* _TEXT SHOWN_:
★ ★ ★ ★ ★ ★ ★

Via The Wall Street Journal comes this account from the Ottawa Sun about the University of Ottawa killing a free on-campus yoga class.

The reason?

Staff at the Centre for Students with Disabilities believe that "while yoga is a really great idea and accessible and great for students … there are cultural issues of implication involved in the practice," according to an email from the centre….

The centre goes on to say, "Yoga has been under a lot of controversy lately due to how it is being practiced," and which cultures those practices "are being taken from."

The centre official argues since many of those cultures "have experienced oppression, cultural genocide and diasporas due to colonialism and western supremacy … we need to be mindful of this and how we express ourselves while practising yoga."

The teacher of the class, which had about 60 students, had this to say:

[Jennifer] Scharf, a yoga teacher with the downtown Rama Lotus Centre, said the concept does not apply in this case, arguing the complaint that killed the program came instead from a "social justice warrior" with "fainting heart ideologies" in search of a cause celebre.

"People are just looking for a reason to be offended by anything they can find," said Scharf.

"There's a real divide between reasonable people and those people just looking to jump on a bandwagon. And unfortunately, it ends up with good people getting punished for doing good things."…

"I'm not pretending to be some enlightened yogi master, and the point (of the program) isn't to educate people on the finer points of the ancient yogi scripture," she told the Sun.

It's not fully clear what triggered the ending of the weekly class, which Scharf has taught since 2008. Scharf suggested calling the class "mindful stretching" instead but, reports the Sun, "student leaders stumbled over how the French translation for 'mindful stretching' would appear on a promotional poster, and eventually decided to suspend the program."

Read the full article here.

It's less that the offended students are wrong that yoga has been appropriated by Westerners than the meaing of that action. What yoga "means" today is certainly different that what it meant every 25 or 30 years ago on college campuses (when it was less about exercise and more about inner peace, if my experience is any guide). Or further back, when it was only practiced by a few people immersed in eastern cultures and mysticism. How yoga is practiced is also constantly changing, too. Just ask Bikram Choudhury, who pioneered a new system and recently lost a legal battle in which he tried to copyright his sequence of poses. Anti-appropriation viewpoints depend not only a static view of what culture is but who audiences are. It is quite possibly the most constipated way to understand how individuals create meaning, community, and culture.

As Reason contributor Cathy Young reminded Washington Post readers over the summer, everything is cultural appropriation.

★ ★ ★ ★ ★ ★ ★

Reproduce the yoga class post from the words "The reason?" through the words "from the centre….", replacing "email" with "message".

* _Dataset rows_:
★ ★ ★ ★ ★ ★ ★

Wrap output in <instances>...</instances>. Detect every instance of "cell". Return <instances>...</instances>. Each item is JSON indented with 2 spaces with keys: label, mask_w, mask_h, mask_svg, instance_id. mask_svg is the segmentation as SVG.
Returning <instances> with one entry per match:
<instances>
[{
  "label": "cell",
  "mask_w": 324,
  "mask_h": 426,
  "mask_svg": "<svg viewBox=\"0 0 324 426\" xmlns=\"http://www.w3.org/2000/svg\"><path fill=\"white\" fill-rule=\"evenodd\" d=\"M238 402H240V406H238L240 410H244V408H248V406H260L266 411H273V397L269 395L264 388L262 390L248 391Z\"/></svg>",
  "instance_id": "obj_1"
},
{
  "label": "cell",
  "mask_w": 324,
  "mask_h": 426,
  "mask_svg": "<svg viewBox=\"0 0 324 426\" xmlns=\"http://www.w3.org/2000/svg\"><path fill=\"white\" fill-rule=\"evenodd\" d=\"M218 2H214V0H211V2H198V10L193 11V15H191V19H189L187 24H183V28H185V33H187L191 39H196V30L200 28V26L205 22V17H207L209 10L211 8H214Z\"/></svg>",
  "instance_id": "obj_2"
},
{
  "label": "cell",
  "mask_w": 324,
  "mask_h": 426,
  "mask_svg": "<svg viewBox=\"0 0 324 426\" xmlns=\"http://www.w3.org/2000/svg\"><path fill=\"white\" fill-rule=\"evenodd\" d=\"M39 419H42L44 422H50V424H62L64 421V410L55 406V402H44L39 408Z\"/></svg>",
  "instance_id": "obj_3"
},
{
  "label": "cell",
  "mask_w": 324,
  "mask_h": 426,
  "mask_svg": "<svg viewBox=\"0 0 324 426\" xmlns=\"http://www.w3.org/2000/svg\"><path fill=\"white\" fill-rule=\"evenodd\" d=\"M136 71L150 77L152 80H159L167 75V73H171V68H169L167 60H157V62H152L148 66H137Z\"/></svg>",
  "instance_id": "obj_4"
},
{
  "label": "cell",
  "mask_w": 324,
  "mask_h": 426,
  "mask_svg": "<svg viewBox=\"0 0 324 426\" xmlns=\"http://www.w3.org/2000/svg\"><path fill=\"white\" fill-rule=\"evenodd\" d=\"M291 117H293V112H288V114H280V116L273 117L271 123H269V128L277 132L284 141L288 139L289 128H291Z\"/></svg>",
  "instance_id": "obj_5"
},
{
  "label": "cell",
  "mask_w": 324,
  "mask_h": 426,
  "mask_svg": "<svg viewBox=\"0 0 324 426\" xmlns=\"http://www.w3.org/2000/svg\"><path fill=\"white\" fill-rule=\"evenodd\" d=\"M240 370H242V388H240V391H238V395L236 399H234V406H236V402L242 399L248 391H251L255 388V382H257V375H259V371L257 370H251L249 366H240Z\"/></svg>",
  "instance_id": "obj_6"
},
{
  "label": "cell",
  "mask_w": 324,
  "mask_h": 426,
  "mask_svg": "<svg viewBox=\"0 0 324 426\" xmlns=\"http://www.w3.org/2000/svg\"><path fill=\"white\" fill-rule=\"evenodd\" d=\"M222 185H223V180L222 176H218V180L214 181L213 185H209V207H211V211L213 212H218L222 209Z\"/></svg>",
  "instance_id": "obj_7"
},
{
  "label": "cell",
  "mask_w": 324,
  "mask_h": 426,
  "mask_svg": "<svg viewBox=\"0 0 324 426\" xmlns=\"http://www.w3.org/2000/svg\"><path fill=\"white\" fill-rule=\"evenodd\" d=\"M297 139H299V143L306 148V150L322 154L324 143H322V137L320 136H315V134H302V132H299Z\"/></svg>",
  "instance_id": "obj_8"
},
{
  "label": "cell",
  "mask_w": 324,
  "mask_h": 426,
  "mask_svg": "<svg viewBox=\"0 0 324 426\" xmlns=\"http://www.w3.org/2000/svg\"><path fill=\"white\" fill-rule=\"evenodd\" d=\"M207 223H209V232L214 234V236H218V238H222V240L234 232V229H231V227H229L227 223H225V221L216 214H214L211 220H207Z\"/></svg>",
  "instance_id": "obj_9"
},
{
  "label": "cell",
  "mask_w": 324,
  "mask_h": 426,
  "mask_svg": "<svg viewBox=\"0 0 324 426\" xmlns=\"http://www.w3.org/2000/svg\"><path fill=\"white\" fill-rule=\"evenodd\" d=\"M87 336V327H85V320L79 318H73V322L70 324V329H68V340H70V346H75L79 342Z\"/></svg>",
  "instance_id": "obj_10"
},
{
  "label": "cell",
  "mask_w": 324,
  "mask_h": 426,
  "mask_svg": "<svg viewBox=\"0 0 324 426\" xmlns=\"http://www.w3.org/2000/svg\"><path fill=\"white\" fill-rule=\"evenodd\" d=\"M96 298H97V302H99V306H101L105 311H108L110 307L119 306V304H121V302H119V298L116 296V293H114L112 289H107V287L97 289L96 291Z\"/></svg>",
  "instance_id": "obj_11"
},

★ ★ ★ ★ ★ ★ ★

* _THE SOLUTION_:
The reason?

Staff at the Centre for Students with Disabilities believe that "while yoga is a really great idea and accessible and great for students … there are cultural issues of implication involved in the practice," according to an message from the centre….